# International 784 hydraulic problems



## Fish4u (Mar 20, 2013)

When back hydraulics are up it takes the pressure away from the front, which makes the front end loader unusable.

When the back is down, the front hydraulics work perfectly.

We have checked the hydraulic pump & put in new gasket, valve under the seat replaced. New oil filter and new oil. 
All suggestions welcomed, thanks


----------



## cyrush (Apr 20, 2010)

Hi, welcome to the forum!!

Which valve?? Under the seat have you replaced??

How is loader piped up?? Using the HPCO ( high pressure carry over) ?? Or supplied by an auxiliary valve on the tractor??

Is it a 2 line system (supply and loop return) or a3 line system?? ( supply & return + dump return) ??


----------



## Fish4u (Mar 20, 2013)

*International 784*

Thanks for replying, we replaced the dump valve that goes on top of the 3 point linkage under the seat.
It is standard IT sandwich valves, all assistance appreciated, it has everyone here stumped.


----------



## cyrush (Apr 20, 2010)

Near the valve you replaced are 4 large bolt heads??, put a spanner on them and see if any are loose??

Again?? How is loader piped up ??


----------

DATASET
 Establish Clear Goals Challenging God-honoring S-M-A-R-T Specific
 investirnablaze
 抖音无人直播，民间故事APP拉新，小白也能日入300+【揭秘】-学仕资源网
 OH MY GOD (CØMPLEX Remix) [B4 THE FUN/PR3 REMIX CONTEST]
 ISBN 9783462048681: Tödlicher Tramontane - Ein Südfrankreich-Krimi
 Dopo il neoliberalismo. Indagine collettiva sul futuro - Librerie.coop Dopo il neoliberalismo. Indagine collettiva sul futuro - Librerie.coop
--
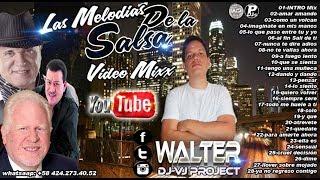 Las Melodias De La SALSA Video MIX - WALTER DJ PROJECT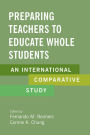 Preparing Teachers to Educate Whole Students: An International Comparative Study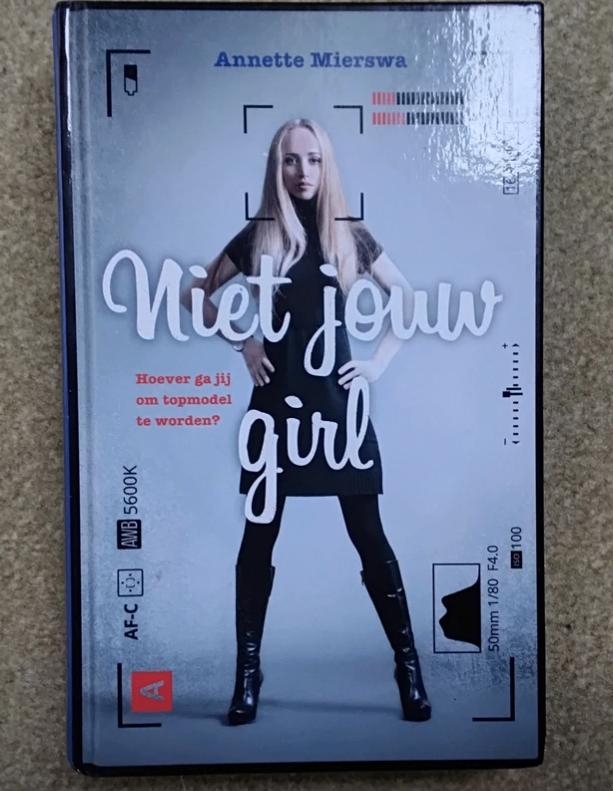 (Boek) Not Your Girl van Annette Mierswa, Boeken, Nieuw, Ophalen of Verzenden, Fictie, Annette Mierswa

ASSIGNMENT
In the forum thread on the International 784 hydraulic problem, which valve does the owner say was replaced? The data has nothing to do with the forum thread on the International 784.

ANSWER TO THE PROBLEM
The dump valve that goes on top of the 3 point linkage under the seat.